Of the 15 original research articles comprising the body of this edition, an analysis of the effect of parental unemployment upon childhood health gets the first mention from me. Exploiting within-variation in household-level panel data from three waves of the Growing Up in Ireland study, the author identifies a positive association between either parent becoming unemployed and the infant child being obese or overweight. From the quality of the data to the robustness of the analysis to consideration of where the research sits, what it adds, and its implications for policy, I found this to be a notably thoughtful and valuable piece.

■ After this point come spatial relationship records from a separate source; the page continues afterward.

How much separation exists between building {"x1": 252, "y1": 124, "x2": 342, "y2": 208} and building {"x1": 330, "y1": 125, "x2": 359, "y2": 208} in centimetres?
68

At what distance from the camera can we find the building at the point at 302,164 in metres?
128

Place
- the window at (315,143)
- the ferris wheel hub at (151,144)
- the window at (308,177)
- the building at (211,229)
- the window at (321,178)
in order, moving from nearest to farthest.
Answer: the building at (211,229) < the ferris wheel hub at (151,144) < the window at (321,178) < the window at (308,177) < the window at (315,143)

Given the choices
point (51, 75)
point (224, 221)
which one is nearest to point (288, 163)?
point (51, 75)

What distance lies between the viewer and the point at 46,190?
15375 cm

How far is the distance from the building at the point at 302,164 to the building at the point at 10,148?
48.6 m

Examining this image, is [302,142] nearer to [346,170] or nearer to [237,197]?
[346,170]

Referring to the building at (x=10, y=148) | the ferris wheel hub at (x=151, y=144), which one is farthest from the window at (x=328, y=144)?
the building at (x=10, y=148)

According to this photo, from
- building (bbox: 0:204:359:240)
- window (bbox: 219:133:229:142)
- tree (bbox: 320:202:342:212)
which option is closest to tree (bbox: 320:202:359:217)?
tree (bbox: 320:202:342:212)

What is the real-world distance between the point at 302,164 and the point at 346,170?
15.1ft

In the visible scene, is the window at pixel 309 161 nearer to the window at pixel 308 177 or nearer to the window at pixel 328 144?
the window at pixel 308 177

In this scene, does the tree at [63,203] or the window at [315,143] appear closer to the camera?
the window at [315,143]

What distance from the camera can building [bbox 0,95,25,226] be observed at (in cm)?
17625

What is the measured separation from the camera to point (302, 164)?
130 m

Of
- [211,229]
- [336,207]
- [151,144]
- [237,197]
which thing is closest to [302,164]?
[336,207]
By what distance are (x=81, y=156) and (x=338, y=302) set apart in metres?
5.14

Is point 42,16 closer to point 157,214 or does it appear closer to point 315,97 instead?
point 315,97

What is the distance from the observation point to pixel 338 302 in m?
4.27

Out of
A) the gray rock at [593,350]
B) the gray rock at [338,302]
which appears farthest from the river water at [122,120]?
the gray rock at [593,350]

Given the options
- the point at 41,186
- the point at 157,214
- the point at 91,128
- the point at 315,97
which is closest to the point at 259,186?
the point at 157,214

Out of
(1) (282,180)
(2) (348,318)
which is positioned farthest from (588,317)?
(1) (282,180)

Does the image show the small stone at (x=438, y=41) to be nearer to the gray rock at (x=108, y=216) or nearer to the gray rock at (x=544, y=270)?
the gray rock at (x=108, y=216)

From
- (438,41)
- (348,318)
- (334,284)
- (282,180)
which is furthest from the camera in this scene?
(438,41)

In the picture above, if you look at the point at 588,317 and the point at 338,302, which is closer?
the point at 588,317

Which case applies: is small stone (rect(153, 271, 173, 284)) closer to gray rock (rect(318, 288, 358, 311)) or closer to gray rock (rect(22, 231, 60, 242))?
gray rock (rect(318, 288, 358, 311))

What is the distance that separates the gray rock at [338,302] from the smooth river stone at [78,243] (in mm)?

Another study with an eye to the importance of early childhood nutrition uses long-term follow-up data from a randomised controlled trial of nutritional supplements across two similar Guatemalan villages to investigate the importance of enhanced nutrition and psychosocial stimulation in early childhood for cognitive functioning and psychological well-being in adulthood. Employing structural equation modelling, the authors find limited evidence of expected associations. And while we’re covering all things familial, two more studies to note. First, an investigation into marital loss and the risk of dementia asks, “do race and gender matter?” Not as much as household finances, it seems. Second, a study examining the impact of the COVID-19 pandemic upon the mental health of male and female caregivers. From online, multinational, self-report survey data of 348 female and 148 male caregivers, the authors find a disproportionate burden of stress and mental health difficulties falling upon female caregivers. Yet, I’m left wishing the authors had provided more details of the sample, including a fuller explanation of how the study defined ‘caregiver’.
For categorisation-by-COVID-relevance fans, this issue includes two further pandemic-themed articles; an analysis of economic hardship and health during the pandemic, using longitudinal data from Canada, and a difference-in-differences analysis of Dutch longitudinal panel data exploiting the timing of the last round of data collection (March 2020) to test whether lockdown measures in the Netherlands increased trust in government and science.
That’s less than half of this issue’s research articles covered and, from a thoughtful piece on the application of principles of palliative care to cancer survivorship to an introduction of a dataset of 60+ years of trade challenges to national health regulations at the World Trade Organization, the rest of the issue holds a wide variety of research, true to the journal’s international and interdisciplinary principles.